▶ **DOCUMENT SECTION**:

******************************

Bodybuilding is great. Weight training is great. Crossfit, Pilates, plyometrics--they're all great.
If that's you, here's a foolproof workout plan that is guaranteed to work -- as long as you stick with it.
The key is to focus on four basic exercises, and follow one simple principle.
First the exercises:
- dead lifts;
Yep: The big four.
Squats increase leg and core strength. Push-ups increase chest, shoulder, and triceps strength. Dead lifts increase lower back, glute, and core strength (not to mention seemingly every other muscle in your body). And pull-ups increase back, shoulder, and arm strength (or you can reverse your grip and do chin-ups to engage your biceps more than your shoulders).
Do these four functional exercises and you'll target the major muscle groups and build the kind of strength that makes everyday life easier. And, oh, yeah: Over time, you'll not only be fitter, you'll look fitter.
Now the guiding principle: Stick to just these exercises, and always do a little bit more each time you work out.
Why? Your body is superb at adapting. Do 100 push-ups a day for three weeks straight, and at first you will definitely get stronger, but eventually your body will decide that 100 push-ups a day is the new normal--and you'll stop getting stronger. Do the same thing long enough and your body adapts. That's why following the same routine, no matter what the routine, eventually results in a plateau.
To avoid a plateau, instead of changing exercises, the key is to change the load you put on your muscles.
Of course, you might be thinking that the cure to plateaus is to constantly vary your workouts. While there's certainly nothing wrong with mixing up exercises on a regular basis, if you're just trying to improve your functional strength, that's the wrong way to go. Constantly changing your workout may seem less boring, but constantly doing new exercises doesn't force your body to adapt--and get stronger--nearly as quickly.
Again: The best way to avoid a plateau is to follow a system that forces your body to adapt.
Let's use push-ups as an example. Say you've been doing 10 sets of 10 push-ups, with a 45-second rest between each set. Next workout, increase one aspect: Do one more push-up per set, or rest for only 40 seconds between sets, or place a 10- or 25-pound plate across your back to add weight to the movement. Then, the next time you work out, do more push-ups per set, or maybe do one additional set of 10, or maybe rest even less. You get the point.
Follow the principle of progression -- by always adding a little more -- and you can avoid plateaus and slowly but surely get stronger and fitter.
Just make sure you strategically change up the more. For example, you may start out doing seven pull-ups per set, then eight, then nine, then 10, but then, no matter how hard you try, you can't do 11 pull-ups in a row.

******************************

▶ **DATA BLOCK**:
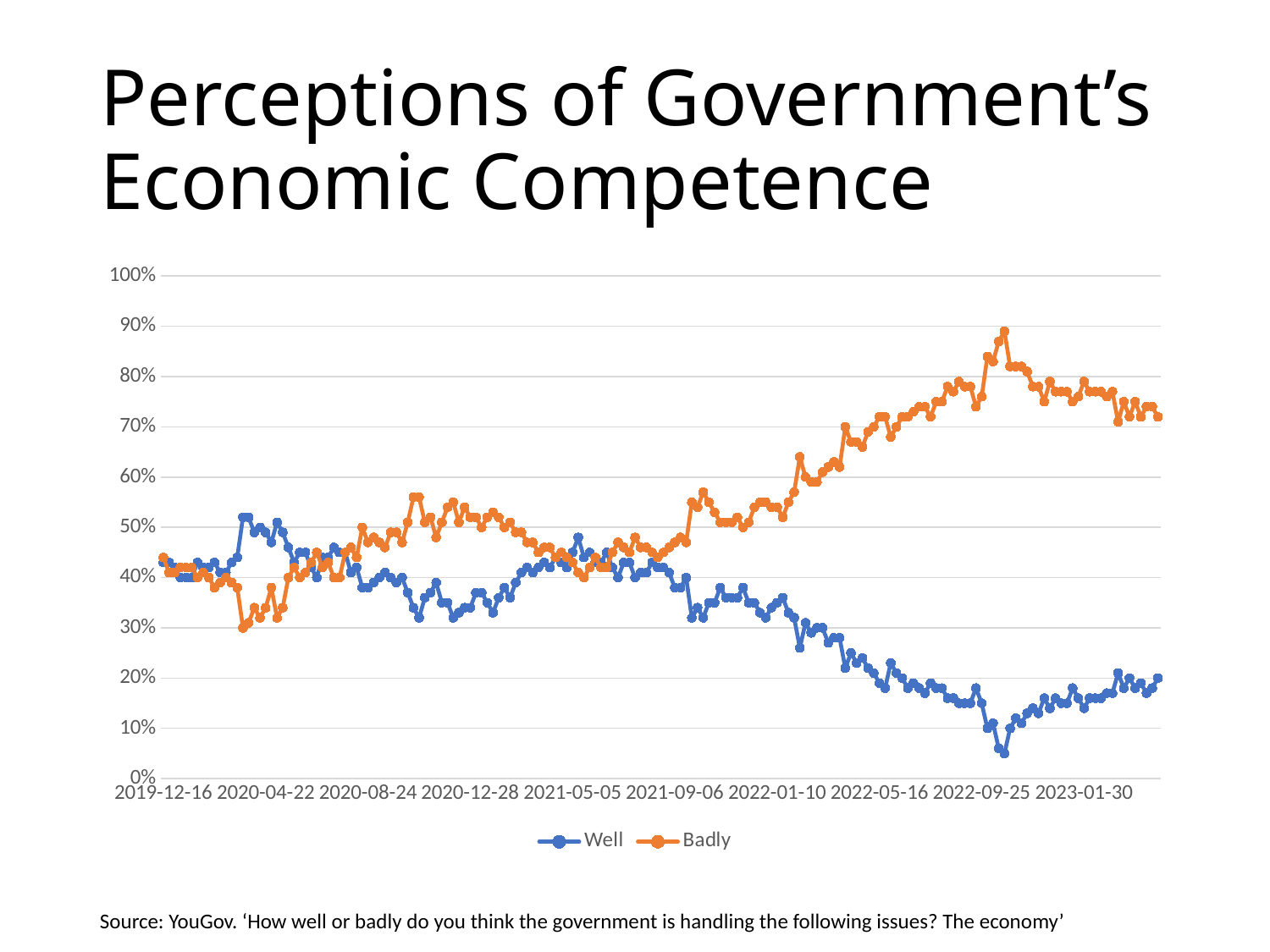
What are the two series named in the legend? Well and Badly How many series does the legend list? 2 Is the value for Well at 2022-05-16 greater or less than 30%? less Does the Well series rise or fall overall from 2019-12-16 to the end of the chart? fall At 2020-04-22, which series has the larger value, Well or Badly? Well Does the Badly series rise or fall overall from 2019-12-16 to the end of the chart? rise Which series reaches the highest value anywhere on the chart? Badly What kind of chart is shown on the slide? line chart What is the title of the chart on the slide? Perceptions of Government's Economic Competence Is the value for Badly at 2022-05-16 greater or less than 60%? greater Which series reaches the lowest value anywhere on the chart? Well At 2023-01-30, which series has the larger value, Well or Badly? Badly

******************************

▶ **BRIEF**:
Continue the article on the four-exercise workout plan above, starting after its final sentence.

▶ **RESULT OF THE TASK**:
No problem. Increase the load by doing fewer pull-ups per set while wearing a weight belt with a 10- or 20-pound plate attached to add resistance. Work on pulling up more weight for a week or two -- and doing more reps each workout -- and then go back to doing bodyweight-only pull-ups. I promise you'll be able to do more than 10 reps per set because you will have forced your muscles to adapt and get stronger.
Just like life finds a way, your body will also find a way. As long as you force your body to find a way.
And while you may someday run into a wall that you just can't overcome, that's actually a good thing, because it means you've pushed your body close to its potential.
And then you can try doing some different exercises, and start the process all over again.
Try it: Do squats, push-ups, pull-ups, and dead lifts at least twice a week, preferably three times a week (until you're doing so much that you need more time to recover). Stick to that schedule; if you don't, your body won't be forced to adapt.
In terms of reps, sets, and weight, begin however you want. If you start out too light or too easy, don't worry--as time goes by and you add weight, reps, etc., your workouts will soon get hard.
(If you have questions, especially about how to get started, contact me on Twitter and I'll do my best to help you out.)
Log each workout you complete, but more important, plan each workout ahead of time. Decide what you will do, and then do it. If you fail, fine. Try again next time. But don't let "I'll just do as much as I can today" be your plan. Decide exactly what you plan to do each workout. Then do it.
Think of it this way: Your long-term goal is to get stronger, but your immediate goal -- your real commitment -- is to complete every workout as planned, on schedule.
That's the best way to improve. That's how you go further than you thought possible. That's how you get stronger and fitter.
And that's how you can feel a little better, especially about yourself -- because improving, at anything, is a sure-fire way to feel more confident.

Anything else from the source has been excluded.